- DVD cover
- Directed by: Shashi Ranjan
- Starring: Jackie Shroff Mahima Chaudhry Raveena Tandon
- Cinematography: Arvind Kumar
- Edited by: Suresh Pai
- Music by: Anu Malik
- Release date: 24 September 2004;
- Running time: 135 minutes
- Country: India
- Language: Hindi

= Dobara =

Dobara (: Again) is a 2004 Indian Hindi-language film directed by Shashi Ranjan on his debut.
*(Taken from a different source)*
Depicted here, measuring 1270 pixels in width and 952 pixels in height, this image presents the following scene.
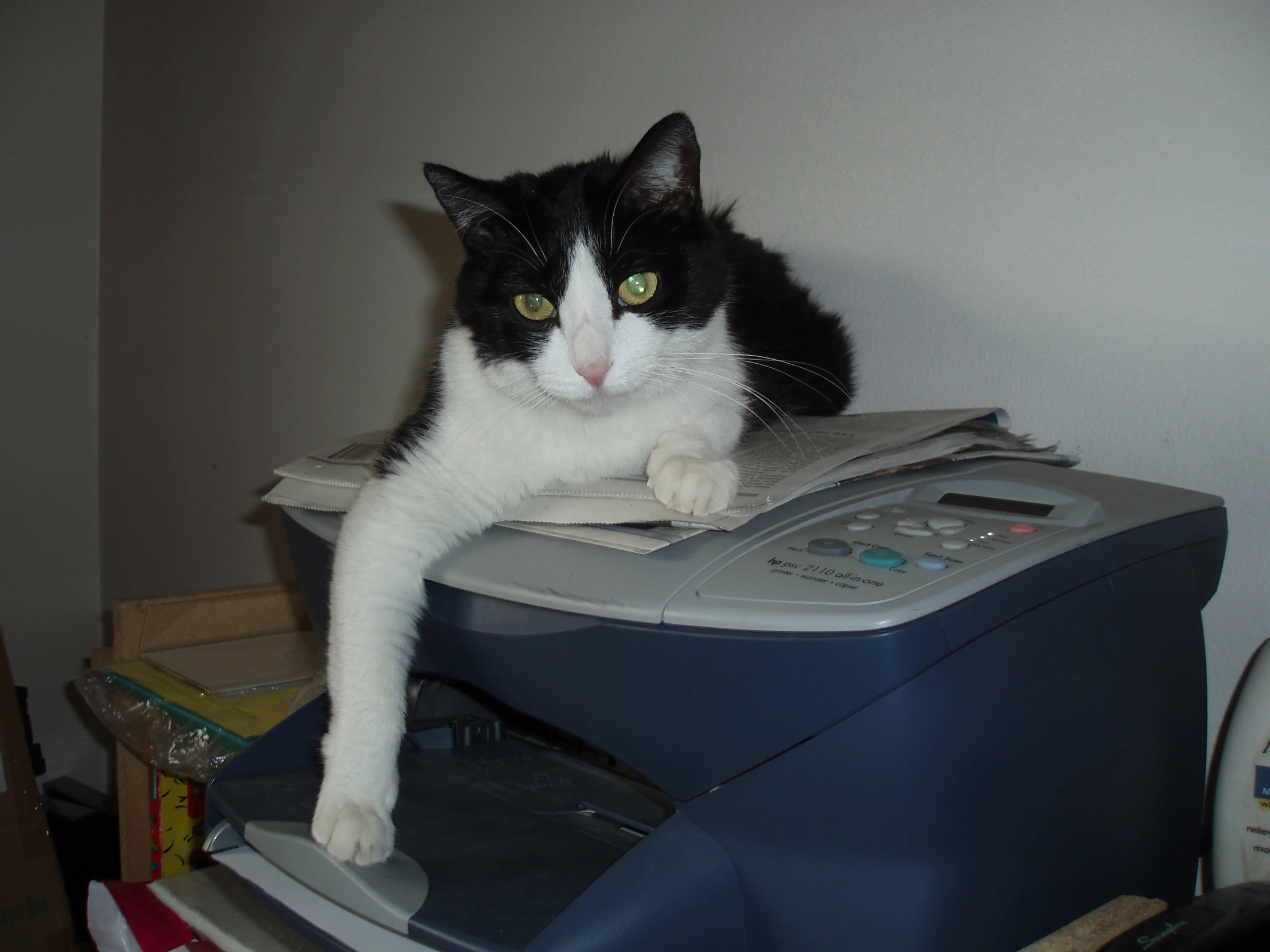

It stars Jackie Shroff, Mahima Chaudhry and Raveena Tandon.

==Plot==

Ranveer and Anjali Sehgal, a happily married couple, find themselves in trouble when visited by an escapee from a mental asylum, Riya Deshmukh.

==Cast==
- Jackie Shroff as Ranveer Sehgal
- Mahima Chaudhry as Dr. Anjali Sehgal
- Raveena Tandon as Riya Deshmukh
- Gulshan Grover as Truck Driver
- Soni Razdan as Mrs. Devika Mehta
- Vrajesh Hirjee
- Seema Biswas
- Moammar Rana

==Music==

1. "Goonja Hua Hai" - Alka Yagnik
2. "Mujhse Kyun Roothe Ho" - Alka Yagnik
3. "Tum Abhi The" (Female) - Alka Yagnik
4. "Tum Abhi The (Male) - Hariharan
5. "Humnasheen" - Alisha Chinoy, Anu Malik
6. "Chadha Na Jaave" - Anu Malik
7. "Pyaar Mere" - Jasbir Jassi

==Reception==
The film received a mixed reception by critics. Taran Adarsh praised the performances of the main actors and the music by Anu Malik such as 'Humnasheen' and 'Mujhse Kyon Roothe Ho?' but said "the sluggish pace of its narrative and classy treatment act as barricades. And the pre-climax portions, involving the child and the conclusion to the triangle, take the graph of the film downhill."
 Patcy N of Rediff.com criticised the script and remarked that "there were too many holes in it" and questioned the choice of film for a debut by the director.